International prices for agricultural commodities continued to decline in April and abundant inventories are poised to offset any pressure from the slight reduction in global harvests expected this year.
Worldwide cereal production will likely decline by 1.5 percent from last year’s record-breaking output, mainly due to reduced acreage planted with maize, but the impact will be cushioned by ‘exceptionally high’ levels of existing stocks, according to the latest forecasts in FAO’s biannual Food Outlook report published yesterday.
FAO’s first forecast for global cereal production in 2015, assuming normal weather conditions for the remainder of the season, amounts to 2.509 billion tonnes, a bit down from last year’s record but nearly 5 percent above the average of the past five years.

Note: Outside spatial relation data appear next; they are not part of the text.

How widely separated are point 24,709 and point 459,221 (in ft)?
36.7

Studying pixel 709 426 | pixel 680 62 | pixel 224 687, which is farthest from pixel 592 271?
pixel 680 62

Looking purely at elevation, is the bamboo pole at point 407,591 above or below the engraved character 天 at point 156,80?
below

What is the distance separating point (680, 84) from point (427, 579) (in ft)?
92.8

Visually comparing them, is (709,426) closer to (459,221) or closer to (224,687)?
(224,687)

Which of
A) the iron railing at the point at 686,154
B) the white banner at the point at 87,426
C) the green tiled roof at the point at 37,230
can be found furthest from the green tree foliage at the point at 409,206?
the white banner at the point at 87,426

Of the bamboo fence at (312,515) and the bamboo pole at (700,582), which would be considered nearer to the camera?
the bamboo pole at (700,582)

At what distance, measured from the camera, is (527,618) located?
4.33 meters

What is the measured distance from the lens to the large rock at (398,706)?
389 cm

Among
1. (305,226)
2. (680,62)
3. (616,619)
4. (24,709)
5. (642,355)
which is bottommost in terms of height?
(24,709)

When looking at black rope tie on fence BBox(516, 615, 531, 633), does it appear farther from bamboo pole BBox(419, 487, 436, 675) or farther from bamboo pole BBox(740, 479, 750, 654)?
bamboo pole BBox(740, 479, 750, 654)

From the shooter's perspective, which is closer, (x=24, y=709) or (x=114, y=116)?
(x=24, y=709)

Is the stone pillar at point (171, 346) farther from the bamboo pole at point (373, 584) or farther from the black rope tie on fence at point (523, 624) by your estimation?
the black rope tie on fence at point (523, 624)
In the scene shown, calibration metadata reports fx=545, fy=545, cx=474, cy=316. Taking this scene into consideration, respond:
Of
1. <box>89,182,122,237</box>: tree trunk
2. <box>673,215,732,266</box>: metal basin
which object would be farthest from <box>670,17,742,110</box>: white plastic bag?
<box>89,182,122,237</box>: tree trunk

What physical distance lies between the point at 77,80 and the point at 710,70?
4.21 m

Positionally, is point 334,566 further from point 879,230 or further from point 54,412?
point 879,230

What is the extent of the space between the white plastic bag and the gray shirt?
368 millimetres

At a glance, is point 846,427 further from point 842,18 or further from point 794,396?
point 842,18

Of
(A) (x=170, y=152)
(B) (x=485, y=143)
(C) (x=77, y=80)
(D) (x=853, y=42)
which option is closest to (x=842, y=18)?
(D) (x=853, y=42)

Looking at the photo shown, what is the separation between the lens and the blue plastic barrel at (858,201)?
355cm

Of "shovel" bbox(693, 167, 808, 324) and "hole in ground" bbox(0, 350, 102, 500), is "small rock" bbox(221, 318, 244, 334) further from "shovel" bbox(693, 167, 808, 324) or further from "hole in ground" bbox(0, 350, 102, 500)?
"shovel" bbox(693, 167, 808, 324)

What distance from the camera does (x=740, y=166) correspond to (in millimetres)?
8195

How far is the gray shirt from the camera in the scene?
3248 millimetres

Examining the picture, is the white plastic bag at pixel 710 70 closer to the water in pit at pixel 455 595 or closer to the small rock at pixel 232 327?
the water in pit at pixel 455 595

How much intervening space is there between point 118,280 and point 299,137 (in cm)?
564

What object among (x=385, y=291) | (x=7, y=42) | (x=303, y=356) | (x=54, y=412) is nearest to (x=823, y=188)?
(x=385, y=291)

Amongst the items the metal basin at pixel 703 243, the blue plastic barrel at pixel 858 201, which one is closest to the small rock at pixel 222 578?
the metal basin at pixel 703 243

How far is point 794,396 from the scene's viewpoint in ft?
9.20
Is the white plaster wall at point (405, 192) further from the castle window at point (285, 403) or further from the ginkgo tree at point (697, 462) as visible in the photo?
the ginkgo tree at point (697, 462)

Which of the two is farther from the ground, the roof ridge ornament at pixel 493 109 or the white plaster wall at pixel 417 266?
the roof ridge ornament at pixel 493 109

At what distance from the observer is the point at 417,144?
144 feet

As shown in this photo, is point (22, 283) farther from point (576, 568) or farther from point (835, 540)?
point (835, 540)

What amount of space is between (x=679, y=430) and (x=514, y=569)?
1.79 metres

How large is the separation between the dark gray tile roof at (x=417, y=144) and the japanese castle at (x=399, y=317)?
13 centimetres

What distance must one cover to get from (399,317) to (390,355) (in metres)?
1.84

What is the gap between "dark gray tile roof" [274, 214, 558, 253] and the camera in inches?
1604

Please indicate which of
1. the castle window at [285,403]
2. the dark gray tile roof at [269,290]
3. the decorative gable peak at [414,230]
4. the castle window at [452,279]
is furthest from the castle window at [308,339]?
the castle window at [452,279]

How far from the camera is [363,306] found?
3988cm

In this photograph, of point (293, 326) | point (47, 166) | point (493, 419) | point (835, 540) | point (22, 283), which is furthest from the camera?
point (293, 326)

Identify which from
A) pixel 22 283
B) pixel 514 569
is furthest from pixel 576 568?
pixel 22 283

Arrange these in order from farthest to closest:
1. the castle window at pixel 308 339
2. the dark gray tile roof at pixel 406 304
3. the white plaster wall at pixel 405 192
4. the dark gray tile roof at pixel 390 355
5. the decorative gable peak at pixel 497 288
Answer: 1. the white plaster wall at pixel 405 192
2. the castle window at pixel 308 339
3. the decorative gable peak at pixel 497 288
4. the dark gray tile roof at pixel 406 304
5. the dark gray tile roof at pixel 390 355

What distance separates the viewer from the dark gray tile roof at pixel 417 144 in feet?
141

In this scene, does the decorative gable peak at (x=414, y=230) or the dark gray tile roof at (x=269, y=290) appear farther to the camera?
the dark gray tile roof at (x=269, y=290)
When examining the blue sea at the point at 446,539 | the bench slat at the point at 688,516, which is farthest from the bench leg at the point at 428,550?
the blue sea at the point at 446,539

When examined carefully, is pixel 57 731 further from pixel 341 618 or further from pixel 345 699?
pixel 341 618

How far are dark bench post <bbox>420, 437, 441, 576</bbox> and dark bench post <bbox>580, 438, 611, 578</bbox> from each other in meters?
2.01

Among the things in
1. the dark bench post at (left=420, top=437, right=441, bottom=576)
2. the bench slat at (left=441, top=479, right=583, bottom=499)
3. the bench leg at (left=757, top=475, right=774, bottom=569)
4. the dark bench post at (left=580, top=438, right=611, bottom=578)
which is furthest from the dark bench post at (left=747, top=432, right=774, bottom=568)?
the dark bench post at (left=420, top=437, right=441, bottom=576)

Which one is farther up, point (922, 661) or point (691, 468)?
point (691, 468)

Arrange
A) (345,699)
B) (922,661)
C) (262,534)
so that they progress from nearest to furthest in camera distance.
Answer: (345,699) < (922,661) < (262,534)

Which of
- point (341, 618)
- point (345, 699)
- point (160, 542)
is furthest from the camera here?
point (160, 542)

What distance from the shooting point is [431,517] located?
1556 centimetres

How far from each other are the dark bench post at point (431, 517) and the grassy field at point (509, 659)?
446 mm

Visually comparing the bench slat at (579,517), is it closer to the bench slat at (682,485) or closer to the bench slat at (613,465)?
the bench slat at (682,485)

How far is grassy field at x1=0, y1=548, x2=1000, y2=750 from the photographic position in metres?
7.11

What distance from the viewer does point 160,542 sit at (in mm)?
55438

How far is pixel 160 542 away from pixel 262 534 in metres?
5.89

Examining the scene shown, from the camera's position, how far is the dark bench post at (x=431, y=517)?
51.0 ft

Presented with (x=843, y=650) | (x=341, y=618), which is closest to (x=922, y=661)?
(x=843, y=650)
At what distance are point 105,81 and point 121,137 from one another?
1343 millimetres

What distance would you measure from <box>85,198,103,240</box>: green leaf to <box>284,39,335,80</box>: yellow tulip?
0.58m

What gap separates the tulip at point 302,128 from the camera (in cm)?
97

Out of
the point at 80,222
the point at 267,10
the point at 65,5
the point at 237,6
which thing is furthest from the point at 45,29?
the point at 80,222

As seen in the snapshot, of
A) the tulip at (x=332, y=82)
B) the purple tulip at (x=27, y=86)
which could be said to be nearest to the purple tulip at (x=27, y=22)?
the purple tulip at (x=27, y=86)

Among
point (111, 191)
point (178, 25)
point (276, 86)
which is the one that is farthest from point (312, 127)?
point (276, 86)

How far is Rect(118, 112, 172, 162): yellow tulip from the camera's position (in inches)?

The modest decline in output would require running inventories down by around 3 percent in the new season 2015-16, with faster drawdown for coarse grains and rice than for wheat.
"The world food import bill is forecast to reach a five-year low in 2015", the report says, mainly driven by a decline in international prices, low freight rates and a strong US dollar. Import volumes of the various food components of the bill were little changed or even rising. Low income countries are also expected to benefit from lower import bills.
FAO’s Food Price Index declined 1.2 percent in April from March, reaching 171 points, its lowest level since June 2010 and 19.2 percent less than a year ago.
Dairy prices fell most, but sugar, cereals and vegetable oils prices also declined. By contrast, meat values rose in April, their first increase since August 2014.
The Food Price Index is a trade-weighted index that tracks prices of five major food commodity groups on international markets. It aggregates price subindices of cereals, meat, dairy products, vegetable oils and sugar.
International food prices are likely to stay under downward pressure due to large supplies and a strong US dollar, according to the Food Outlook, which noted that "currency movements and macroeconomic developments may have important implications for markets again in 2015-16."